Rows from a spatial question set

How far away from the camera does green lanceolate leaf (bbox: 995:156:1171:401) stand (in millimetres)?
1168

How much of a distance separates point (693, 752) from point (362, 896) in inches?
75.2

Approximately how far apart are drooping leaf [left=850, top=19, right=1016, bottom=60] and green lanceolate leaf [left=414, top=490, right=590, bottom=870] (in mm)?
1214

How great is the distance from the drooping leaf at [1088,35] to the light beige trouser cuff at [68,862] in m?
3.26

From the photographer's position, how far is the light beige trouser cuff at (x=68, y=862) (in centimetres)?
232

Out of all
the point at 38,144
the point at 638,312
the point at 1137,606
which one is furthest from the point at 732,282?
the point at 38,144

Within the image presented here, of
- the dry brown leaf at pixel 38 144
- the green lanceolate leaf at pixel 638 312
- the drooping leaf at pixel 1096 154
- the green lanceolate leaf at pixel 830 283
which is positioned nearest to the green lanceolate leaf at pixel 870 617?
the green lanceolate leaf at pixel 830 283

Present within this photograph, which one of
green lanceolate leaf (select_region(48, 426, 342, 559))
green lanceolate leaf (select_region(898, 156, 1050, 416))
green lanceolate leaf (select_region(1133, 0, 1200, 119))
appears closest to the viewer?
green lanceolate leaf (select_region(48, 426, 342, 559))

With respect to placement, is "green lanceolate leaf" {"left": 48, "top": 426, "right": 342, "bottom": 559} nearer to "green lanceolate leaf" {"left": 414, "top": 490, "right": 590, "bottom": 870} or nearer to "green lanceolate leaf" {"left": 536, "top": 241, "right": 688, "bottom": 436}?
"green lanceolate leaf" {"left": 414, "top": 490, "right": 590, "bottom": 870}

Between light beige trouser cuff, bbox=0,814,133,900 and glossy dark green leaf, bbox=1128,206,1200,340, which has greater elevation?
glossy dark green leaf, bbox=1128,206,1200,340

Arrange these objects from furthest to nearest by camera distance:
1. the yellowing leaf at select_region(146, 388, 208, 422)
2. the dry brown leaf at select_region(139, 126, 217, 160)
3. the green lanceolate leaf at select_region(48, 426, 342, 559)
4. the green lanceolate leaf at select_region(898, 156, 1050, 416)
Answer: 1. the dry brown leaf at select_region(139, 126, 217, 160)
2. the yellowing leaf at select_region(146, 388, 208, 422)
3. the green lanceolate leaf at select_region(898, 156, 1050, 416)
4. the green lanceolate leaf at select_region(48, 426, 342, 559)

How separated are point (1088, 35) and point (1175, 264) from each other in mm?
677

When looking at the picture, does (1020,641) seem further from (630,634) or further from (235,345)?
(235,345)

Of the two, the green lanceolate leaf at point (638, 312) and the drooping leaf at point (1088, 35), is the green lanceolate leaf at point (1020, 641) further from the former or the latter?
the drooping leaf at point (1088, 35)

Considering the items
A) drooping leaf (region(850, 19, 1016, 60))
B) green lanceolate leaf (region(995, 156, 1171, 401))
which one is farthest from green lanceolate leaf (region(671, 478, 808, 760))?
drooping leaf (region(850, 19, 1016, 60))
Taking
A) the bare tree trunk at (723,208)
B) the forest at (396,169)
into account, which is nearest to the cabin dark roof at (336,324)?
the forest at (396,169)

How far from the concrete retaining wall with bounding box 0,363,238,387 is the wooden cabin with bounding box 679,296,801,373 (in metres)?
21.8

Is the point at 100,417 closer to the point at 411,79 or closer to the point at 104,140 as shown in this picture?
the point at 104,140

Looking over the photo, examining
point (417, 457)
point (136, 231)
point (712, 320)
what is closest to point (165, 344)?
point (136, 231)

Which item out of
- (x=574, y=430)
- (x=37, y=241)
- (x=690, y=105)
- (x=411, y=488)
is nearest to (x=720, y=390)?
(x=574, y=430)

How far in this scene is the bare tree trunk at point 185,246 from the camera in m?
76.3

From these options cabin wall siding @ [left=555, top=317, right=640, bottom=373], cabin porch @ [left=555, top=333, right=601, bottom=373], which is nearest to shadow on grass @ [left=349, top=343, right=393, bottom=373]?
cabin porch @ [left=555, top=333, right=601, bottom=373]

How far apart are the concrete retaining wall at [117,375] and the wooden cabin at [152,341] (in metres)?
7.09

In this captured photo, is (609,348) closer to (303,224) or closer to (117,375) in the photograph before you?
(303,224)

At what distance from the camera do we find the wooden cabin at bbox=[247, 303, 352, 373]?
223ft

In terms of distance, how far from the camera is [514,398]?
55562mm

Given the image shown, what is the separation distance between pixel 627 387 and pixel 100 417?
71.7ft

WHAT YOU HAVE TO DO —
Arrange every non-blank line of the rows above into a Markdown table with the columns Line No. and Text, numbering the lines consecutively from 1.

TASK OUTPUT —
| Line No. | Text |
|---|---|
| 1 | How far away from the camera does green lanceolate leaf (bbox: 995:156:1171:401) stand (in millimetres)? |
| 2 | 1168 |
| 3 | How much of a distance separates point (693, 752) from point (362, 896) in inches? |
| 4 | 75.2 |
| 5 | Approximately how far apart are drooping leaf [left=850, top=19, right=1016, bottom=60] and green lanceolate leaf [left=414, top=490, right=590, bottom=870] (in mm)? |
| 6 | 1214 |
| 7 | How great is the distance from the drooping leaf at [1088,35] to the light beige trouser cuff at [68,862] in m? |
| 8 | 3.26 |
| 9 | From the photographer's position, how far is the light beige trouser cuff at (x=68, y=862) (in centimetres)? |
| 10 | 232 |
| 11 | Out of all |
| 12 | the point at 38,144 |
| 13 | the point at 638,312 |
| 14 | the point at 1137,606 |
| 15 | which one is furthest from the point at 732,282? |
| 16 | the point at 38,144 |
| 17 | Within the image presented here, of |
| 18 | - the dry brown leaf at pixel 38 144 |
| 19 | - the green lanceolate leaf at pixel 638 312 |
| 20 | - the drooping leaf at pixel 1096 154 |
| 21 | - the green lanceolate leaf at pixel 830 283 |
| 22 | which is positioned nearest to the green lanceolate leaf at pixel 870 617? |
| 23 | the green lanceolate leaf at pixel 830 283 |
| 24 | Present within this photograph, which one of |
| 25 | green lanceolate leaf (select_region(48, 426, 342, 559)) |
| 26 | green lanceolate leaf (select_region(898, 156, 1050, 416)) |
| 27 | green lanceolate leaf (select_region(1133, 0, 1200, 119)) |
| 28 | appears closest to the viewer? |
| 29 | green lanceolate leaf (select_region(48, 426, 342, 559)) |
| 30 | With respect to placement, is "green lanceolate leaf" {"left": 48, "top": 426, "right": 342, "bottom": 559} nearer to "green lanceolate leaf" {"left": 414, "top": 490, "right": 590, "bottom": 870} or nearer to "green lanceolate leaf" {"left": 536, "top": 241, "right": 688, "bottom": 436}? |
| 31 | "green lanceolate leaf" {"left": 414, "top": 490, "right": 590, "bottom": 870} |
| 32 | Between light beige trouser cuff, bbox=0,814,133,900 and glossy dark green leaf, bbox=1128,206,1200,340, which has greater elevation? |
| 33 | glossy dark green leaf, bbox=1128,206,1200,340 |
| 34 | Arrange these objects from furthest to nearest by camera distance: |
| 35 | 1. the yellowing leaf at select_region(146, 388, 208, 422) |
| 36 | 2. the dry brown leaf at select_region(139, 126, 217, 160) |
| 37 | 3. the green lanceolate leaf at select_region(48, 426, 342, 559) |
| 38 | 4. the green lanceolate leaf at select_region(898, 156, 1050, 416) |
| 39 | Answer: 1. the dry brown leaf at select_region(139, 126, 217, 160) |
| 40 | 2. the yellowing leaf at select_region(146, 388, 208, 422) |
| 41 | 3. the green lanceolate leaf at select_region(898, 156, 1050, 416) |
| 42 | 4. the green lanceolate leaf at select_region(48, 426, 342, 559) |
| 43 | How separated are point (1088, 35) and point (1175, 264) from each other in mm? |
| 44 | 677 |
| 45 | When looking at the picture, does (1020,641) seem further from (630,634) or further from (235,345)? |
| 46 | (235,345) |
| 47 | Of the two, the green lanceolate leaf at point (638, 312) and the drooping leaf at point (1088, 35), is the green lanceolate leaf at point (1020, 641) further from the former or the latter? |
| 48 | the drooping leaf at point (1088, 35) |
| 49 | Considering the items |
| 50 | A) drooping leaf (region(850, 19, 1016, 60)) |
| 51 | B) green lanceolate leaf (region(995, 156, 1171, 401)) |
| 52 | which one is farthest from green lanceolate leaf (region(671, 478, 808, 760))? |
| 53 | drooping leaf (region(850, 19, 1016, 60)) |
| 54 | Taking |
| 55 | A) the bare tree trunk at (723,208) |
| 56 | B) the forest at (396,169) |
| 57 | into account, which is nearest to the cabin dark roof at (336,324)? |
| 58 | the forest at (396,169) |
| 59 | How far from the concrete retaining wall with bounding box 0,363,238,387 is the wooden cabin with bounding box 679,296,801,373 (in metres)? |
| 60 | 21.8 |
| 61 | Is the point at 100,417 closer to the point at 411,79 or closer to the point at 104,140 as shown in this picture? |
| 62 | the point at 104,140 |
| 63 | Looking over the photo, examining |
| 64 | point (417, 457) |
| 65 | point (136, 231) |
| 66 | point (712, 320) |
| 67 | what is closest to point (165, 344)? |
| 68 | point (136, 231) |
| 69 | Which item out of |
| 70 | - (x=574, y=430) |
| 71 | - (x=37, y=241) |
| 72 | - (x=690, y=105) |
| 73 | - (x=411, y=488) |
| 74 | is nearest to (x=720, y=390)? |
| 75 | (x=574, y=430) |
| 76 | How far in this scene is the bare tree trunk at point 185,246 from the camera in m? |
| 77 | 76.3 |
| 78 | From these options cabin wall siding @ [left=555, top=317, right=640, bottom=373], cabin porch @ [left=555, top=333, right=601, bottom=373], which is nearest to shadow on grass @ [left=349, top=343, right=393, bottom=373]? |
| 79 | cabin porch @ [left=555, top=333, right=601, bottom=373] |
| 80 | How far apart are the concrete retaining wall at [117,375] and the wooden cabin at [152,341] (in metres)? |
| 81 | 7.09 |
| 82 | In this captured photo, is (609,348) closer to (303,224) or closer to (117,375) in the photograph before you? |
| 83 | (303,224) |
| 84 | At what distance from the camera do we find the wooden cabin at bbox=[247, 303, 352, 373]? |
| 85 | 223ft |
| 86 | In terms of distance, how far from the camera is [514,398]? |
| 87 | 55562mm |
| 88 | Given the image shown, what is the separation distance between pixel 627 387 and pixel 100 417? |
| 89 | 71.7ft |